Exercise instructions: Exactly reproduce each record listed below.

--- Extracted records ---

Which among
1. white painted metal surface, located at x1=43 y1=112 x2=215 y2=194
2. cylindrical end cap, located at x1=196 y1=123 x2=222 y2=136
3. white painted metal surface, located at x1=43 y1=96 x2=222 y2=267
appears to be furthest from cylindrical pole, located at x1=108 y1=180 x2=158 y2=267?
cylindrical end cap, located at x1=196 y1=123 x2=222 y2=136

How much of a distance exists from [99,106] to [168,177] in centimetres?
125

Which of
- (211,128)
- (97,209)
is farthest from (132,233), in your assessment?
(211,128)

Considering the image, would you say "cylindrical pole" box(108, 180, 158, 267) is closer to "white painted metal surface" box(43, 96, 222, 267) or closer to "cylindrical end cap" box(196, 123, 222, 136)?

---

The result:
Which among
1. white painted metal surface, located at x1=43 y1=112 x2=215 y2=194
2. cylindrical end cap, located at x1=196 y1=123 x2=222 y2=136
3. white painted metal surface, located at x1=43 y1=96 x2=222 y2=267
appears to be furthest from cylindrical pole, located at x1=108 y1=180 x2=158 y2=267?
cylindrical end cap, located at x1=196 y1=123 x2=222 y2=136

How much of a distance exists from [99,106] to [168,177] in centimetres?
125

Which of
- (211,128)
- (97,209)
is farthest from (132,233), in your assessment?
(211,128)

Considering the image, would you say "cylindrical pole" box(108, 180, 158, 267) is closer to "white painted metal surface" box(43, 96, 222, 267) or closer to "cylindrical end cap" box(196, 123, 222, 136)?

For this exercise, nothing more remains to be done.